Но ведь «уют» каждый понимает по своему…

Остужев никогда не переставал работать над своим голосом, тренировать и отшлифовывать этот прекрасный инструмент, данный ему природой. Не переставал он заниматься гимнастикой и до пожилого возраста сохранил ловкость и силу.
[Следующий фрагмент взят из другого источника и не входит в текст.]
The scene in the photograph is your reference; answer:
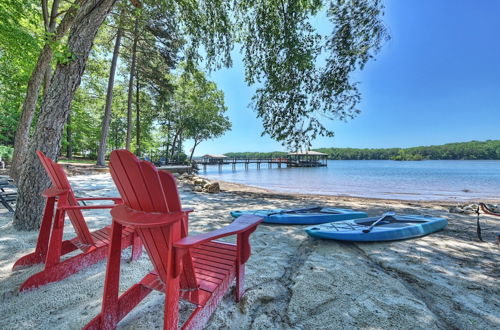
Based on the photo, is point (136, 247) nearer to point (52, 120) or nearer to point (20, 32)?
point (52, 120)

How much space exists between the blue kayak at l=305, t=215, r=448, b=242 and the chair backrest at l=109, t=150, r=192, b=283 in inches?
98.1

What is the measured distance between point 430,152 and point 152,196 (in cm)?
11092

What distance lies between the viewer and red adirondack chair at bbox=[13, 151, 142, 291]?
1.90 metres

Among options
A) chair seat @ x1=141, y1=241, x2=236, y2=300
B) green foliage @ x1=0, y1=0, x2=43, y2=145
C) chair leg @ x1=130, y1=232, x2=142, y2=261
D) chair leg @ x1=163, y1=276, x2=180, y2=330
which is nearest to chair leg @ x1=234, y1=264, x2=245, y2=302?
chair seat @ x1=141, y1=241, x2=236, y2=300

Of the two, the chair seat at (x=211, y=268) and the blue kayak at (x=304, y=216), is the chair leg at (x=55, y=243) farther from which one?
the blue kayak at (x=304, y=216)

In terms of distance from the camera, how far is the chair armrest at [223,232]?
1.04 meters

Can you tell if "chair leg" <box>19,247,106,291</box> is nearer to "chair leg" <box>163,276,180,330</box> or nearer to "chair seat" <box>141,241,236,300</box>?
"chair seat" <box>141,241,236,300</box>

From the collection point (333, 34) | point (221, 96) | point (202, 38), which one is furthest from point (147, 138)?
point (333, 34)

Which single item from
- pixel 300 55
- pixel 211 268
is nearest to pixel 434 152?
pixel 300 55

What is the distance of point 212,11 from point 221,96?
24712mm

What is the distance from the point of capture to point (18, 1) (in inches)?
182

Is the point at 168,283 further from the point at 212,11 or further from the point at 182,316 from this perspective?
the point at 212,11

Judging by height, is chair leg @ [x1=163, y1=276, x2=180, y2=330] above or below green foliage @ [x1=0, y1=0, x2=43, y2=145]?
below

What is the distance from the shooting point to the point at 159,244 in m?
1.16
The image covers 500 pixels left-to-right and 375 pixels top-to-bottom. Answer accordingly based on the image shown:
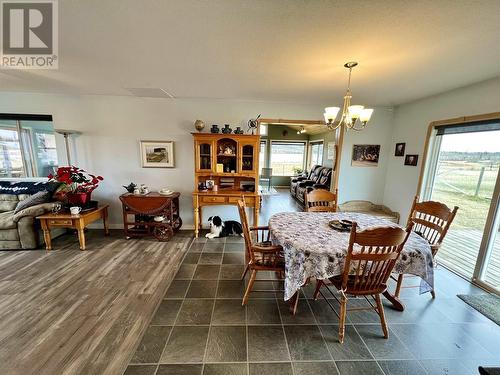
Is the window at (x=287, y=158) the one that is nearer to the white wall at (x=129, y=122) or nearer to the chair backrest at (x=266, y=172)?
the chair backrest at (x=266, y=172)

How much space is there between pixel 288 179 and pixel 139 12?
7.89 m

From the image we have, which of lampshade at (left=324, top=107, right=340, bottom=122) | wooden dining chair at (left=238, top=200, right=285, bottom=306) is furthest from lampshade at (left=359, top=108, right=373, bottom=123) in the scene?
wooden dining chair at (left=238, top=200, right=285, bottom=306)

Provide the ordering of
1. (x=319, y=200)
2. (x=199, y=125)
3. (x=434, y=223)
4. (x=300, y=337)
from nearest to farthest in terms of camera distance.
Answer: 1. (x=300, y=337)
2. (x=434, y=223)
3. (x=319, y=200)
4. (x=199, y=125)

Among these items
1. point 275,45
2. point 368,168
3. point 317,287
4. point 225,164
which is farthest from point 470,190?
point 225,164

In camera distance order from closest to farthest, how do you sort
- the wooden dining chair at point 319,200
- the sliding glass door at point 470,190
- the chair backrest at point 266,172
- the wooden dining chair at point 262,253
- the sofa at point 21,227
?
the wooden dining chair at point 262,253 → the sliding glass door at point 470,190 → the wooden dining chair at point 319,200 → the sofa at point 21,227 → the chair backrest at point 266,172

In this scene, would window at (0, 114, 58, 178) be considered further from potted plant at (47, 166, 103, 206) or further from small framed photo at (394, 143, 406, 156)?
small framed photo at (394, 143, 406, 156)

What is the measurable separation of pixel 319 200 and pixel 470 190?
1837mm

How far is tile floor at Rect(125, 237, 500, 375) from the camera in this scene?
4.62ft

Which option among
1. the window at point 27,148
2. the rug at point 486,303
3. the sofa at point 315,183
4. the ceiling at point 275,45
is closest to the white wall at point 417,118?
the ceiling at point 275,45

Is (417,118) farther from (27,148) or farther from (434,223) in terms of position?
(27,148)

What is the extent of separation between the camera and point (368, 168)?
3.79m

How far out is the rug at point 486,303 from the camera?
190 centimetres

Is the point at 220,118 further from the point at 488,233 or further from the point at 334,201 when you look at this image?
the point at 488,233

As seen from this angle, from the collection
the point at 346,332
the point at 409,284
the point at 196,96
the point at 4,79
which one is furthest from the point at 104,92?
the point at 409,284
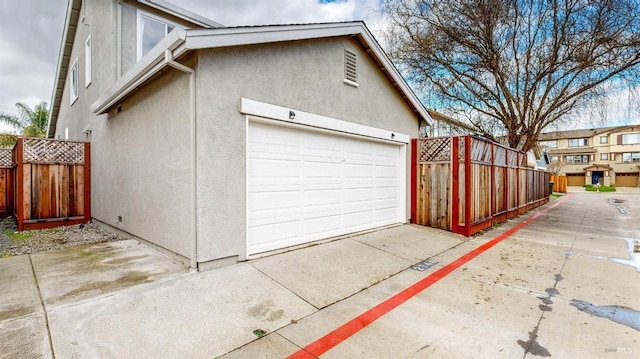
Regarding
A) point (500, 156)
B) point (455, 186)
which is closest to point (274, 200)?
point (455, 186)

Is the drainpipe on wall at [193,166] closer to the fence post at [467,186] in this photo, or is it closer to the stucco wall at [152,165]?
the stucco wall at [152,165]

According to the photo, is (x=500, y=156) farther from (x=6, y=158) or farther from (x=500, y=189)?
(x=6, y=158)

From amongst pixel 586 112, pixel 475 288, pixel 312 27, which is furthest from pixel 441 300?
pixel 586 112

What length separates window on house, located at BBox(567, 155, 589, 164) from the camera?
48091 millimetres

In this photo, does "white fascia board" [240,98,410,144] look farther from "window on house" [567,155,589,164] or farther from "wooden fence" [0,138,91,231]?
"window on house" [567,155,589,164]

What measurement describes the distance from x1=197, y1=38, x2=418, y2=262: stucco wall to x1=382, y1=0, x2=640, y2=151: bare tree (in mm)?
8519

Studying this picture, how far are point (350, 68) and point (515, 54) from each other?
10311 millimetres

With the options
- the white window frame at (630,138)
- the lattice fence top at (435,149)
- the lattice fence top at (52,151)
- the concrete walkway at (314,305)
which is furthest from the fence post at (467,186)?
the white window frame at (630,138)

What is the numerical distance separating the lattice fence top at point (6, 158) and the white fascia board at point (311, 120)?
37.7 ft

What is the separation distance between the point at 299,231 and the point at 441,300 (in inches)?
115

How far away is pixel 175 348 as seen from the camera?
9.21 ft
Жизнь его была заполнена любовью к театру. Трудно постигнуть, какую интенсивную работу приходилось ему проделывать для того, чтобы сыграть новую роль: ведь он не слышал, совсем не слышал партнера. Он не запоминал, как все другие актеры, два-три последних слова реплики в диалоге, он должен был знать весь текст всех сцен, в которых участвовал. Если бы он забыл или перепутал текст, ничто не могло бы его спасти — он не услышал бы ни суфлера, ни подсказываний партнеров. Поэтому на спектаклях Александр Алексеевич был очень собран, сосредоточен, очень напряжен. Он не позволял себе ни на минуту отвлечься перед выходом. Конечно, Остужев обладал отличной, хорошо тренированной памятью, но в случае какой-то оговорки, «заскока» спасения ждать было неоткуда: не улавливая слов партнера, он не смог бы сымпровизировать, сказать текст своими словами. Когда осознаешь это, становится жутко: какое-то хождение по канату над пропастью. Если ясно представить себе все это, понимаешь, каким подвигом была работа Остужева на сцене. Александр Алексеевич на летние каникулы брал с собой пьесы будущего сезона и выучивал их целиком наизусть. Конечно и на партнеров Остужева ложилась большая ответственность: малейшая неточность, перестановка слов могла все погубить. Я испытала это полностью, играя с ним дуэтные сцены в «Бархате и лохмотьях» и в «Разбойниках».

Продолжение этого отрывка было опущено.